Sunday, February 23, 2020


By Heinz Richter

Ansel Adams was born on February 20 in 1902.  

All photographers, including Leica owners, can learn a lot from him.  His approach to photography with the Zone system, which he created, is still as much up to date today as it was when he worked his magic with black and white photography.  This is part of what makes him of great interest to the Leica community, because Leica these days has probably a much wider number of followers still using analog photography than any other camera out there.  By applying his techniques, I have certainly been able to produce better black and white photographs than I would otherwise have been able to.

Ansel Adams at work

This is not going to be an article on Ansel Adams’ camera and darkroom techniques.  For that he is doing a much better job in his books than I ever could.  Instead this is a remembrance of one of the giants of photography, an individual that will forever be remembered as one the absolute masters of his craft.

The L-Camera blog has published a two part video of Ansel Adams from 1958.  In this 20-minute presentation you get an insight into his working methods, his own interests and attitude to art, and his gigantic amount of camera equipment.

You will accompany the photographer through the entire process of analog photography, from the precise light reading of the object, the correct exposure settings of the camera and onto the right development of the photos in the darkroom.

But you will also see another, much lesser known side of Ansel Adams, that of an accomplished pianist.  As a matter of fact, he initially planned to become a concert pianist, but the onset of arthritis kept him from doing so.  It wasn't until then that he began his career as a photographer.

The piano music accompanying the video was all played by Adams.  Listening to it is a captivating opportunity to see the other artistic side of this great artist.

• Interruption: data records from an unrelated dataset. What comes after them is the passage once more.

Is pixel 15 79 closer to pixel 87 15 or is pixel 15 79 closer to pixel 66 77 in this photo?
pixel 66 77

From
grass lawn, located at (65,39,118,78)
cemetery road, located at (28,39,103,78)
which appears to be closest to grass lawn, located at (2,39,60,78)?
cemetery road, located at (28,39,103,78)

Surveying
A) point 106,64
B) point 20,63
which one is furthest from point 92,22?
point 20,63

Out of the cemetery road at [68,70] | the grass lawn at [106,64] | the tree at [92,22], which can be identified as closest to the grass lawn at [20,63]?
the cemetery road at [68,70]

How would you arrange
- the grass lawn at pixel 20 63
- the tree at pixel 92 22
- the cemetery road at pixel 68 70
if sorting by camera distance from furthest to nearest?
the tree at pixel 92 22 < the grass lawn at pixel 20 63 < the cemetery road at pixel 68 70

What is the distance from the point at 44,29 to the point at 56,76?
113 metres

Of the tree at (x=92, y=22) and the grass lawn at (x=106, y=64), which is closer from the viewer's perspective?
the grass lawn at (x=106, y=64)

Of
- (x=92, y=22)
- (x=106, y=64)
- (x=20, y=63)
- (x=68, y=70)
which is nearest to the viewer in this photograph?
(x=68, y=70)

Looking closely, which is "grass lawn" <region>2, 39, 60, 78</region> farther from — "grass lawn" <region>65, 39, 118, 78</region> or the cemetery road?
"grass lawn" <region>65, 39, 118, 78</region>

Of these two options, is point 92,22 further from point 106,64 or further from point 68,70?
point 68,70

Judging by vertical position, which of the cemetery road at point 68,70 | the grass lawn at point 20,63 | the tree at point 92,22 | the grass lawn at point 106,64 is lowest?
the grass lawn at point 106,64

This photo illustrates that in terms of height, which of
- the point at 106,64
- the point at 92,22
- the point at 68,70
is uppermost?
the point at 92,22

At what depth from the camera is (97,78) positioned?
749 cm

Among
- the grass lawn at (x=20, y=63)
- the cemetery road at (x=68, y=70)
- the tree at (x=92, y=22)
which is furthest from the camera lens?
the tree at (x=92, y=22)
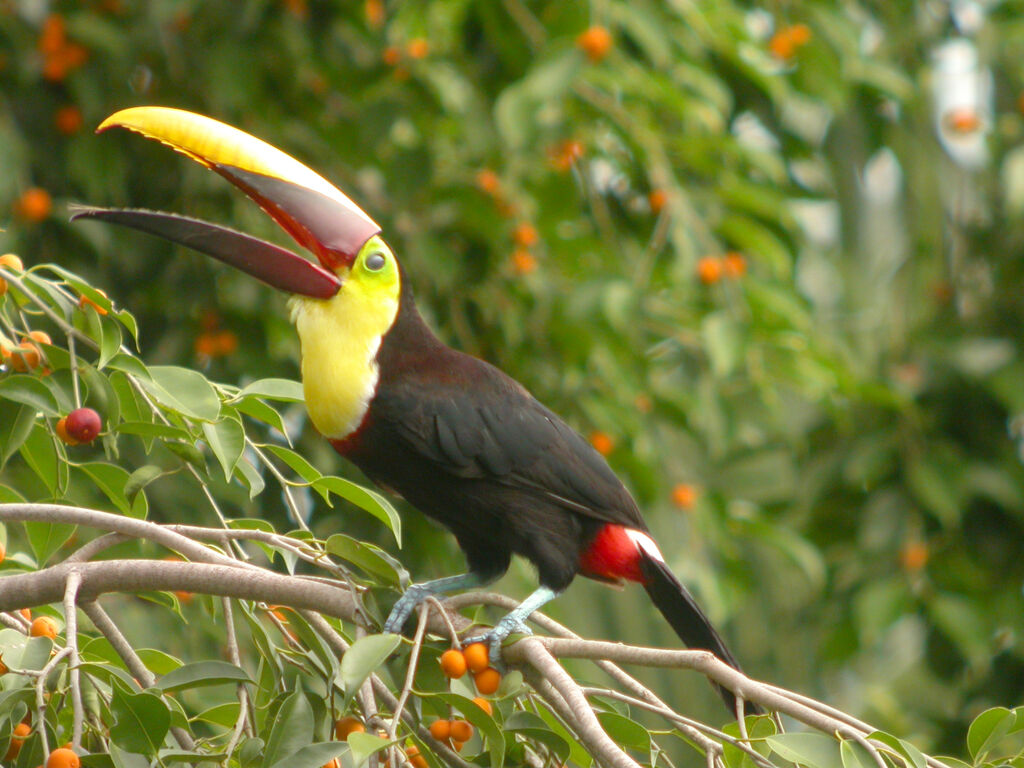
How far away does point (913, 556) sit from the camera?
3.58m

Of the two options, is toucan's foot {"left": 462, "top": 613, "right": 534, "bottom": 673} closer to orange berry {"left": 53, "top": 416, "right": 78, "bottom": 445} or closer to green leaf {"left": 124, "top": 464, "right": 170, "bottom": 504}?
green leaf {"left": 124, "top": 464, "right": 170, "bottom": 504}

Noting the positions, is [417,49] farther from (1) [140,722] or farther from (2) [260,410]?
(1) [140,722]

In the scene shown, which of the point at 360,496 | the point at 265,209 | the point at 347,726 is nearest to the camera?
the point at 347,726

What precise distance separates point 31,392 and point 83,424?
0.07 m

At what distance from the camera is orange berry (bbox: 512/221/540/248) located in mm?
3279

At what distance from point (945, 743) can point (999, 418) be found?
928mm

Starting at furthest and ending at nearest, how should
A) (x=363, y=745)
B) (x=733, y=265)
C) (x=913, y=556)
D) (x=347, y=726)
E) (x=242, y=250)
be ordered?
(x=913, y=556) < (x=733, y=265) < (x=242, y=250) < (x=347, y=726) < (x=363, y=745)

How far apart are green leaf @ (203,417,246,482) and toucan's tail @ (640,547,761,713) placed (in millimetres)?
898

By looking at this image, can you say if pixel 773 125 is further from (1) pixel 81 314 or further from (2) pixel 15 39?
(1) pixel 81 314

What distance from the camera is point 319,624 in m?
1.75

I am showing only one example of his work.  It is almost impossible to make a reasonable selection from his many published photographs.  This one stands out because it was taken without the possibility of an exposure reading.  He came upon this scene while driving home from an assignment.  The light was changing quite rapidly and Adams had barely time to set up his camera and tripod.  It is to his credit to be able to accurately determine the exposure simply based on experience.

 Moonrise over Hernandez

 For the video go to: AnselAdams

Many people are satisfied just to see and enjoy the incredible images Ansel Adams produced, but for many the question remains, what cameras did he use.  As simple as the answer might seem, that question is actually not easy to answer.  Even Ansel Adams himself had problems with that.  In an interview with John Adams recalled:

"Well, people have asked me what kind of cameras I used. It's hard to remember all of them. Oh I had a box Brownie #1 in 1915, 16. I had the Pocket Kodak, and a 4 x 5 view, all batted down. I had a Zeiss Milliflex. A great number of different cameras. I want to try to get back to 35 millimeter, which I did a lot of in the 1930s. Using one of the Zeiss compacts. In the 20s and into the 30s, I would carry a 6-1/2 x 8-1/2 glass plate camera -- that was a little heavy. And I had a 4 x 5 camera, then of course we went to film, to film pack, things became a little simpler.”

Zeiss Contarex


Arca Swiss

Leica R4

We do know that his account is far from complete for no other reason that he also used larger than 4 x 5 cameras.  As a matter of fact, many of his iconic images were taken with 8 x 10 cameras.  I recall a video about Ansel Adams where he briefly shows some of his camera equipment.  There, for 35mm he used a Zeiss Contarex with a variety of lenses, but he also used a Leica R4.  Medium format photography was covered by Hasselblad.  As a matter of fact, one of his photographs of the Half Dome was taken with a Hasselblad.  In 2014 one of his 4 x 5 cameras was offered for auction.  It was an Arca Swiss with several lenses.  Ultimately, we will never know what all the cameras were that Ansel Adams used, and it doesn’t really matter.  What matters is the incredible amount of work he produced.  We are very fortunate that to this day we are able to see this wok on display in museums, galleries and other venues.  Thank you Ansel Adams.